You cannot recognise an event; because when it is gone, it is gone. You may observe another event of analogous character, but the actual chunk of the life of nature is inseparable from its unique occurrence. But a character of an event can be recognised. […] Things which we thus recognise I call objects. An object is situated in those events or in that stream of events of which it expresses the character. (Whitehead 1971:169)

CONGRUÊNCIA TEMPORAL:

King Alfred the Great was ignorant of the laws of motion, but knew very well what he meant by the measurement of time, and achieved his purpose by means of burning candles. […] Uniformity in change is directly perceived, and it follows that mankind perceives in nature factors from which a theory of temporal congruence can be formed. (Whitehead 1971:137)

OBJETOS SENSORIAIS, OBJETOS PERCEPTIVOS e OBJETOS CIENTÍFICOS:

These three types [sense-objects, perceptual objects and scientific objects] form an ascending hierarchy, of which each member presupposes the type below. (Whitehead 1971:149)

The base of the hierarchy is formed by the sense-objects. These objects do not presuppose any other type of objects. A sense-object is a factor of nature posited by sense-awareness which (i), in that it is an object, does not share in the passage of nature and (ii) is not a relation between other factors of nature. It will of course be a relatum in relations which also implicate other factors of nature. But it is always a relatum and never the relation itself. Examples of sense-objects are a particular sort of colour, say Cambridge blue, or a particular sort of sound, or a particular sort of smell, or a particular sort of feeling. (Whitehead 1971:149)

When we look at a coat, we do not in general say, There is a patch of Cambridge blue; what naturally occurs to us is, There is a coat. […] What we perceive is an object other than a mere sense-object. It is not a mere patch of colour, but something more; and it is that something more which we judge to be a coat. […] The coat which is perceived – in the sense of the word ‘coat’ – is what I call a perceptual object. […] The perceptual object is not primarily the issue of a judgment. It is a factor of nature directly posited in sense-awareness. The element of judgment comes in when we proceed to classify the partticular perceptual object. […] The perceptual object is the outcome of the habit of experience. A sense-objetc [perceptual object?] is not the porduct of the association of intellectual ideas; it is the product of the association of sense-objects in the same situation. (Whitehead 1971:153-5)

A scientific object such as a definite electron is a systematic correlation of the characters of all events throughout all nature. It is an aspect of the systematic character of nature. The electron is not merely where its charge is. The charge is que quantitative character of certain events due to the ingression of the electron into nature. The electron is its whole field of force. Namely the electron is the systematic way in which all events are modified as the expression of its ingression. (Whitehead 1971:158-9)

A SOBREDETERMINAÇÃO DOS OBJETOS CIENTÍFICOS (campos de atividade):

[I]n science we have found out that when we know all about the adventures amid events of material physical objects and of scientific objects we have most of the relevant information which will enable us to predict the conditions under which we shall perceive sense-objects in specific situations. […] [T]hus, to a large extent, the appearance of sense-objects is conditioned by the adventures of material objects. The analysis of these adventures makes us aware of another character of events, namely their characters as fields of activity which determine the subsequent events to which they will pass on the objects situated in them. We express these fields of activity in terms of gravitational, electromagnetic, or chemical forces and attractions. (Whitehead 1971:170)

[Extracted data entries]
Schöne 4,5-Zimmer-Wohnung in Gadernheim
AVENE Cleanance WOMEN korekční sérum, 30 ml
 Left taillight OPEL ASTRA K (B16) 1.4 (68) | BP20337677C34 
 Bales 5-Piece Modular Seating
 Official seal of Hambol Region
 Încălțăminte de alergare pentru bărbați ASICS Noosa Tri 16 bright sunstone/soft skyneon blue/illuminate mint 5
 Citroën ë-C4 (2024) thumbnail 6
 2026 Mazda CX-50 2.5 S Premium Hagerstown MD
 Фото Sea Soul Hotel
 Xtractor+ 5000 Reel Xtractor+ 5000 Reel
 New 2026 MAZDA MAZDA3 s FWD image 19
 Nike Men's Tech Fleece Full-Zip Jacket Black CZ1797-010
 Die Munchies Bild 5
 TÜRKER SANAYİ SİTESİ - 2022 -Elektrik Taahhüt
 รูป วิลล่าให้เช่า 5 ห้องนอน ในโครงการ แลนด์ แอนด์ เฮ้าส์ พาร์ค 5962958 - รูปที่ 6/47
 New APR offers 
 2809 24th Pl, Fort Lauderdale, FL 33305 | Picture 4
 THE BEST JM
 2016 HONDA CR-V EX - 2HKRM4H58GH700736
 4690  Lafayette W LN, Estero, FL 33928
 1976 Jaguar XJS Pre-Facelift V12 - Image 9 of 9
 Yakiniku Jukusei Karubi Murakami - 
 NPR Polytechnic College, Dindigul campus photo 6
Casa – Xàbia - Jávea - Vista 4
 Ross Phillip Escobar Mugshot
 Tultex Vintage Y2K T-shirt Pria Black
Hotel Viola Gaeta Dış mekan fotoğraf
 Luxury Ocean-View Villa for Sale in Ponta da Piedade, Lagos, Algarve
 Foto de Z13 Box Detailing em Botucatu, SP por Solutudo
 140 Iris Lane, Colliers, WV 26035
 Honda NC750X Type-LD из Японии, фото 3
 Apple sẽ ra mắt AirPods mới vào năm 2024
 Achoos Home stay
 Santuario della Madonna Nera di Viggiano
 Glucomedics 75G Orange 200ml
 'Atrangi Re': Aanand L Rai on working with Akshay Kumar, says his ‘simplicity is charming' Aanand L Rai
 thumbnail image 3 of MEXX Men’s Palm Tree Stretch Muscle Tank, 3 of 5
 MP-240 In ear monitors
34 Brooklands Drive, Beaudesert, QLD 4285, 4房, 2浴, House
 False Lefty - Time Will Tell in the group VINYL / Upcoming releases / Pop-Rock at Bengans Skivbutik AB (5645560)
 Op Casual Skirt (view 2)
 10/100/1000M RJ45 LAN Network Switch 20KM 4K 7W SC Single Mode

Exercise set
[A] According to the Whitehead passages, how did King Alfred the Great measure time?
[B] Reproduce the part of the Whitehead passages that begins at "King Alfred the" and stops after "below. (Whitehead 1971:149)".
[C] Translate this sentence from the Whitehead passages into Spanish: "Uniformity in change is directly perceived, and it follows that mankind perceives in nature factors from which a theory of temporal congruence can be formed."

Answers to the exercise
[A] He measured time by means of burning candles.

[B]
King Alfred the Great was ignorant of the laws of motion, but knew very well what he meant by the measurement of time, and achieved his purpose by means of burning candles. […] Uniformity in change is directly perceived, and it follows that mankind perceives in nature factors from which a theory of temporal congruence can be formed. (Whitehead 1971:137)

OBJETOS SENSORIAIS, OBJETOS PERCEPTIVOS e OBJETOS CIENTÍFICOS:

These three types [sense-objects, perceptual objects and scientific objects] form an ascending hierarchy, of which each member presupposes the type below. (Whitehead 1971:149)

[C] La uniformidad en el cambio se percibe directamente, y de ello se sigue que la humanidad percibe en la naturaleza factores a partir de los cuales puede formarse una teoría de la congruencia temporal.